This command is only to be used on an ABR. When this command is used on the ABR, it generates the default route in the NSSA area with the P-bit cleared so that the type 7 LSA is not translated by other ABRs, hence R5 not translating the default route into a type 5.
If you do a "show ip ospf da nssa-external 0.0.0.0", the options field should say "No Type 7/5 translation".
For more information on the usage of the P-bit, please refer to RFC3101.
Of course Mr Ritter is 100% correct, but just to add a little something....
Not only will you see the No Type 7/5 translation, but you will also see a 0.0.0.0 forwarding address, which violates another requirement that type 7 LSAs need a non-zero forwarding address if they are to be translated into a type 5 LSA.
Moreover, that non-zero address must be internal to the OSPF domain, otherwise OSPF will not allow an external network with an external forwarding address to be placed in the routing tables of routers that sit behind the ABR. It does this to prevent routing loops.

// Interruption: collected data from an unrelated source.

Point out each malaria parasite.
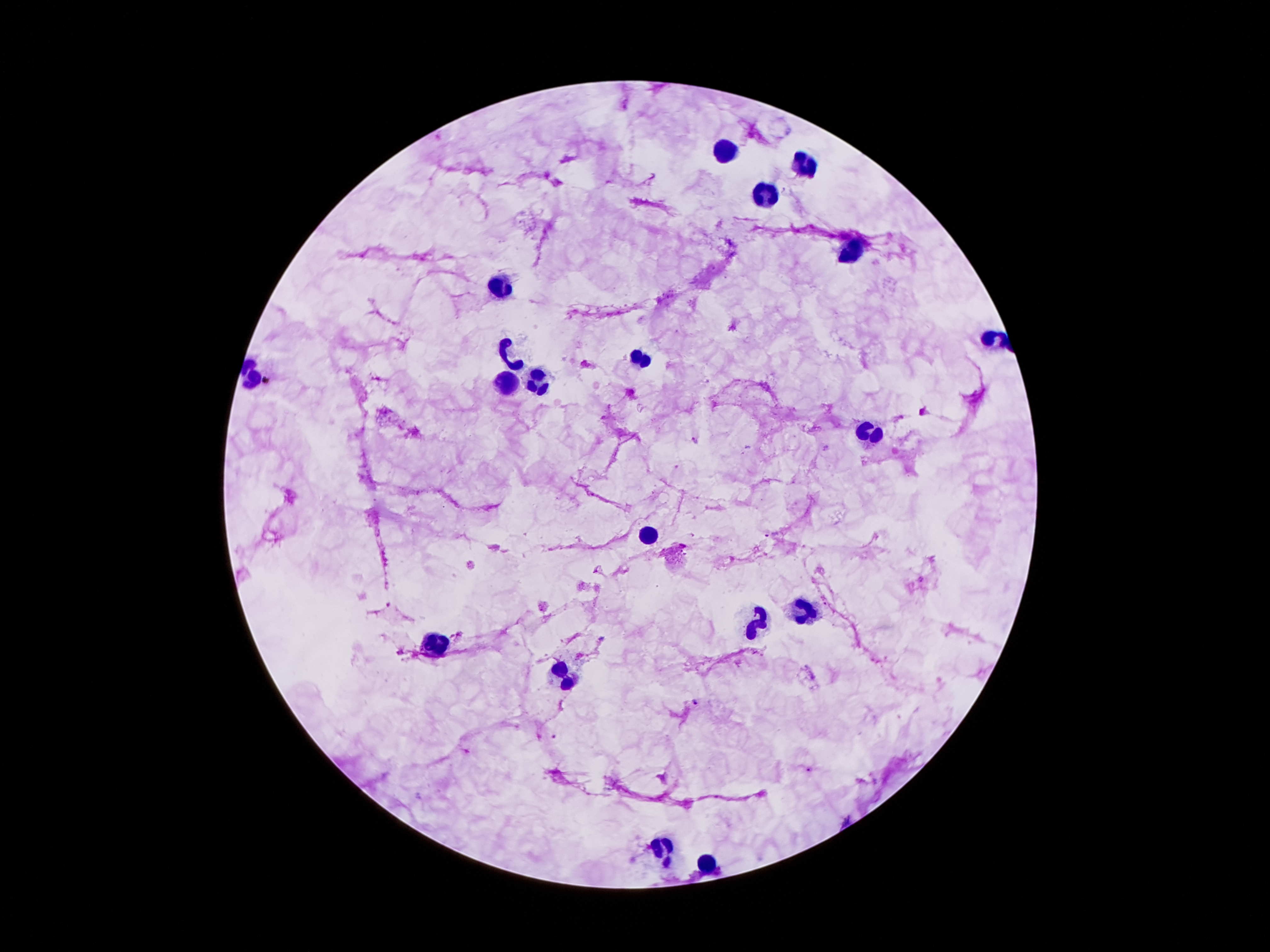

Approximate centers as (x, y) in pixels.
Malaria parasites: (697, 440), (460, 635), (695, 703), (555, 737), (810, 769).

Summary:
  - Leukocyte locations: (721, 151), (802, 164), (764, 195), (848, 254), (502, 284), (991, 336), (514, 358), (639, 360), (541, 379), (509, 383), (870, 433), (646, 535), (802, 608), (752, 625), (432, 642), (559, 676), (666, 850), (707, 864)
  - Capture: smartphone camera through the microscope eyepiece
  - Patient malaria status: infected with Plasmodium falciparum
  - Field of view: one from this slide
  - Preparation: thick blood smear
  - Stain: Giemsa
  - Image size: 1270×952 pixels
  - Magnification: 100x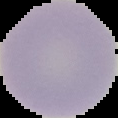
Summary:
  - Image type: segmented cell region on a black background
  - Malaria status: uninfected
  - Image size: 118×118 pixels
  - Preparation: thin blood film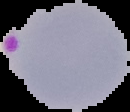
The area outside the segmented cell region is set to black. Image is 130×112 pixels. From a thin blood film. Malaria status: parasitized.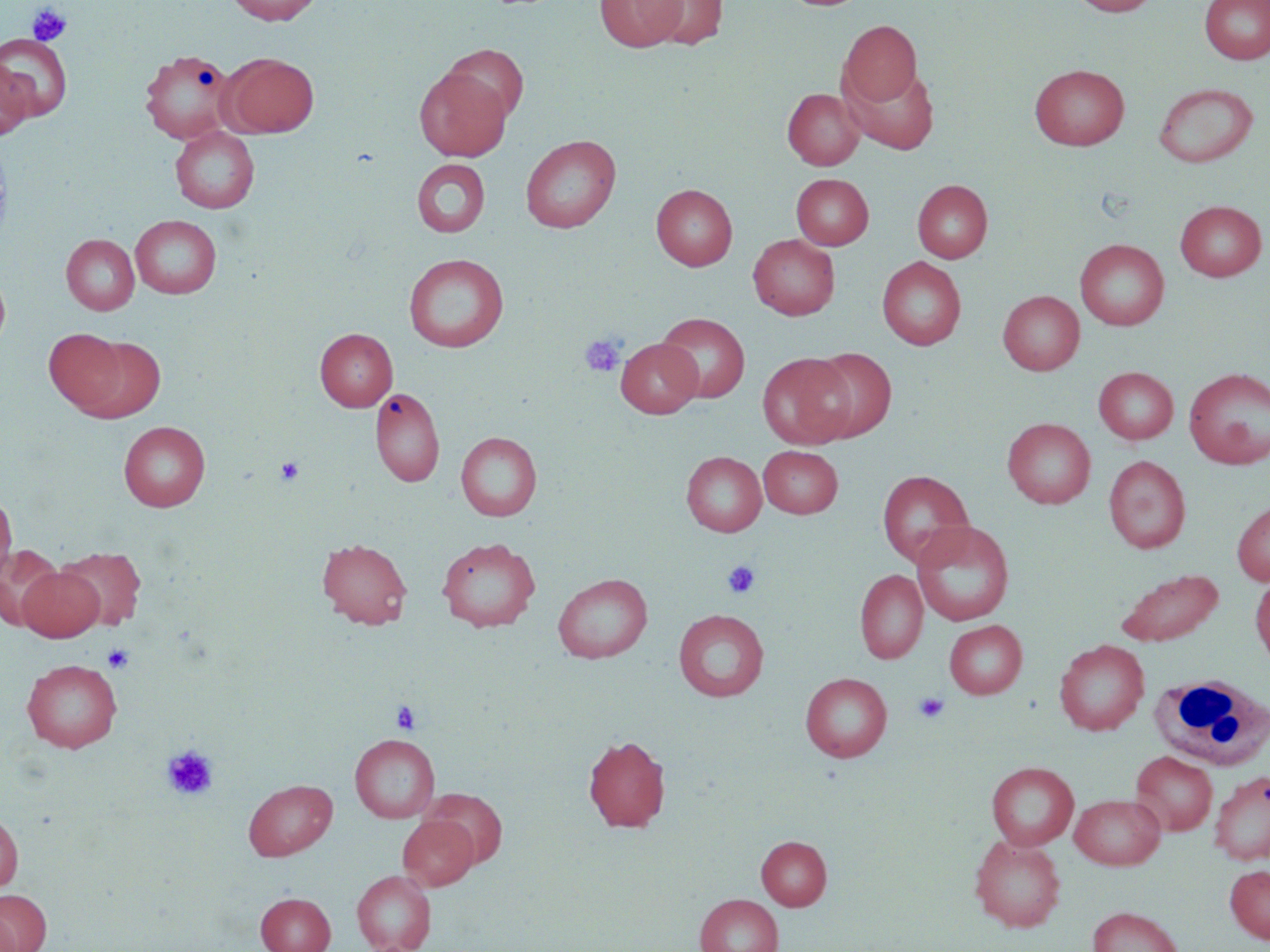

{
  "slide_level_diagnosis": "no evidence of blood parasites",
  "platelet_locations": "approximate bounding boxes as (x1,y1)-(x2,y2) corner pairs in pixels: (27,3)-(71,46), (580,334)-(626,377), (275,457)-(306,485), (722,560)-(761,599), (102,644)-(135,674), (913,692)-(949,724), (391,700)-(421,735), (161,745)-(219,801)",
  "field_of_view": "single",
  "uninfected_red_blood_cell_locations": "approximate bounding boxes as (x1,y1)-(x2,y2) corner pairs in pixels: (226,0)-(323,25), (643,0)-(728,49), (1068,0)-(1160,16), (1200,0)-(1270,64), (596,1)-(685,51), (838,19)-(922,110), (0,34)-(73,120), (442,43)-(529,124), (139,49)-(236,145), (221,53)-(319,137), (0,60)-(34,140), (1029,64)-(1129,151), (843,65)-(940,155), (414,67)-(511,161), (1154,82)-(1258,167), (783,88)-(864,170), (170,127)-(259,213), (520,134)-(621,233), (411,159)-(490,237), (791,174)-(874,249), (912,179)-(993,263), (651,184)-(737,271), (1175,200)-(1267,281), (130,215)-(222,299), (61,233)-(140,315), (748,234)-(840,320), (1074,238)-(1170,330), (403,253)-(509,352), (877,256)-(966,350), (0,269)-(11,353), (998,290)-(1084,375), (656,313)-(750,403), (45,327)-(127,415), (315,327)-(397,411), (77,336)-(166,422), (615,338)-(702,418), (808,347)-(897,442), (758,352)-(855,448), (1093,366)-(1178,444), (1183,368)-(1270,469), (370,386)-(445,487), (1002,417)-(1095,508), (119,421)-(209,511), (455,431)-(542,521), (758,446)-(843,518), (680,451)-(767,536), (1104,455)-(1190,553), (877,470)-(973,568), (0,491)-(17,583), (1232,500)-(1270,586), (911,520)-(1015,626), (436,537)-(541,632), (317,538)-(413,629), (0,546)-(65,629), (55,546)-(146,630), (18,565)-(104,641), (1115,568)-(1224,647), (855,569)-(928,664), (552,573)-(653,663), (1250,574)-(1270,667), (673,609)-(769,701), (944,620)-(1027,699), (1054,639)-(1149,735), (22,659)-(122,752), (800,672)-(892,762), (349,734)-(440,822), (583,734)-(670,832), (1130,750)-(1218,835), (986,761)-(1079,850), (1209,770)-(1270,865), (243,779)-(337,860), (421,788)-(508,867), (1070,793)-(1165,869), (0,811)-(23,892), (397,815)-(479,890), (970,834)-(1066,932), (757,836)-(831,910), (1225,864)-(1270,943), (353,869)-(436,952), (0,889)-(52,952), (256,892)-(335,952), (695,893)-(783,952), (1087,906)-(1184,952)",
  "magnification": "1000x",
  "preparation": "thin blood smear",
  "stain": "May-Grünwald-Giemsa",
  "image_size": "1270×952 pixels",
  "modality": "optical microscopy",
  "white_blood_cell_locations": "approximate bounding boxes as (x1,y1)-(x2,y2) corner pairs in pixels: (1149,673)-(1270,770)"
}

I am sharing this with you because your problem reminded me of an issue I had like this that kicked my ass for a few hours before I figured it out using a Ciscopress book called "Troubleshooting IP Routing Prtocols." :-)
Just some clarification. The "area nssa deafult-information originate" command can also be used on a non-ABR router but requires the router to already have a default route installed in the RIB from a source other than ospf.
Also, the type 7 LSA will not be translated to a type 5 LSA by the ABR even if the P-bit unless the fowarding address is also set.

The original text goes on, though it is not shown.